Work instruction 1 → From the resumable downloads article below, list the limitations it gives for URLSessionDownloadTask.
Work instruction 2 → In the resumable downloads article below, which version of Nuke introduced resumable downloads?
---------- Selected passage ----------
⌘ kean.blog

Resumable Downloads

  

Resumable downloads were introduced in Nuke 7. When the image download fails or gets canceled and the image is only partially loaded, the next request will resume where the previous one left off. This sounds like a must-have feature, but most image loading frameworks don’t support it.

The resumable downloads are built using HTTP range requests. There are at least two ways to implement range requests with URLSession. The first one is to use URLSessionDownloadTask which has resumable downloads built-in, the second is to use URLSessionDataTask and handle HTTP range requests manually. I’m going to cover both in this article.

URLSession Download Tasks #

URLSessionDownloadTask handles all the intricacies of HTTP range requests for you. Let’s quickly go through how to use URLSessionDownloadTasks.

URLSession has two ways of using session tasks (URLSessionTask) - the convenience closure-based way, and the delegate-based way. I’m going to focus on the latter.

Unlike other URLSessionTask subclasses there are two ways to create a download task - either with a URL (or URLRequest) or with a resumable data.

let urlSession: URLSession
var resumableData: Data?

func startRequest() {
    let url = URL(string: "https://example.com/image.jpeg")!
    if let resumableData = self.resumableData {
        urlSession.downloadTask(withResumeData: resumableData).resume()
    } else {
        urlSession.downloadTask(with: url).resume()
    }
}

Actually there is also a third indirect way to create URLSessionDownloadTask. You can implement func urlSession(_:dataTask:didReceive response:completionHandler:) method from URLSessionDataTaskDelegate protocol and call completion handler with ResponseDisposition .decomeDownload in this method.

When you create URLSessionDownloadTask for the given URL for the first time you do so by passing either URL or URLRequest in initializer. But if you already have resumable data, the request is no longer needed - it’s stored as part of the resumable data. But where does the resumable data come from?

You can retrieve resumable data from the userInfo of the task’s error using NSURLSessionDownloadTaskResumeData key. The error is going to contain the resumable data when either a transfer error occurs or when you call cancel(byProducingResumeData:) method (if you call cancel() the resumable data is not produced).

The server must also indicate that it supports HTTP range request for resumable data to be produced.

func urlSession(_ session: URLSession, task: URLSessionTask, didCompleteWithError error: Error?) {
    if let resumableData = (error as? URLError)?.userInfo[NSURLSessionDownloadTaskResumeData] as? Data  {
        // Store resumable data somewhere
    }
}

When you receive resumable data you need to store it somewhere depending on what your requirements are.

URLSessionDownloadTask works great but has a few limitations:

  • It can read from URLCache (native HTTP cache) but it’s not going to save responses there. If you’d like to do that, you’ll have to do it manually.
  • There is always disk I/O happening which is not always desirable.
  • It doesn’t seem to support unconditional HTTP range requests, the documentation says that at least one HTTP validator must be present - either ETag or Last-Modified.
---------- Material provided ----------
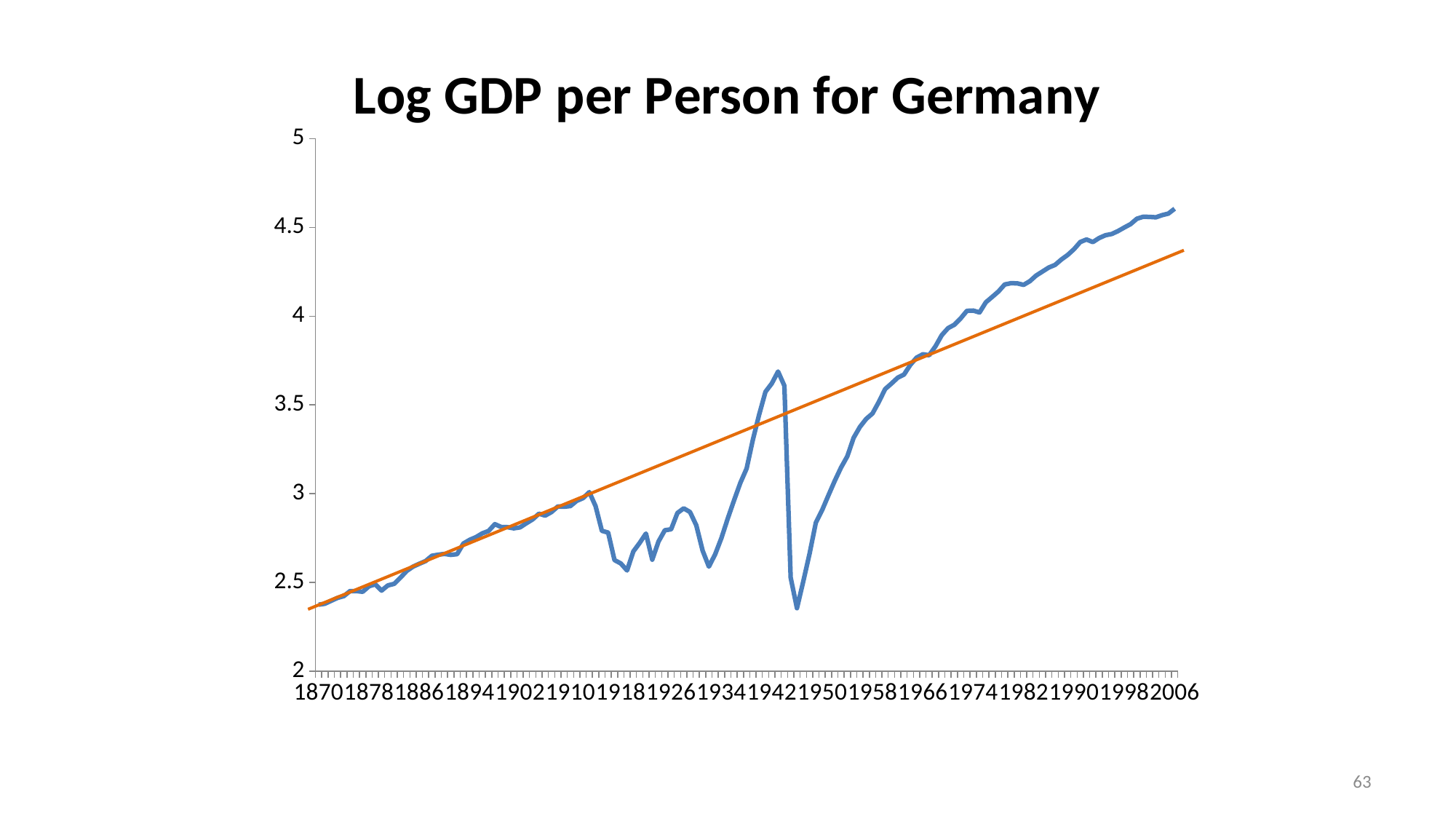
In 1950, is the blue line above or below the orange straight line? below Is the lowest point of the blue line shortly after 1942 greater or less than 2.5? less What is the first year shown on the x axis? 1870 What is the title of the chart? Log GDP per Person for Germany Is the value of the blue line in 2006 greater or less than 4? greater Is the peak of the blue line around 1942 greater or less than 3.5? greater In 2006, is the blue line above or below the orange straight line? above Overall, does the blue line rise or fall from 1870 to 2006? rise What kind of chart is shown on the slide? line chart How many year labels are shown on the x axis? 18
----------
Response 1 →
- It can read from URLCache but doesn't save responses there, so saving has to be done manually.
- Disk I/O always happens, which is not always desirable.
- It doesn't seem to support unconditional HTTP range requests; at least one HTTP validator (ETag or Last-Modified) must be present.

Response 2 → Nuke 7.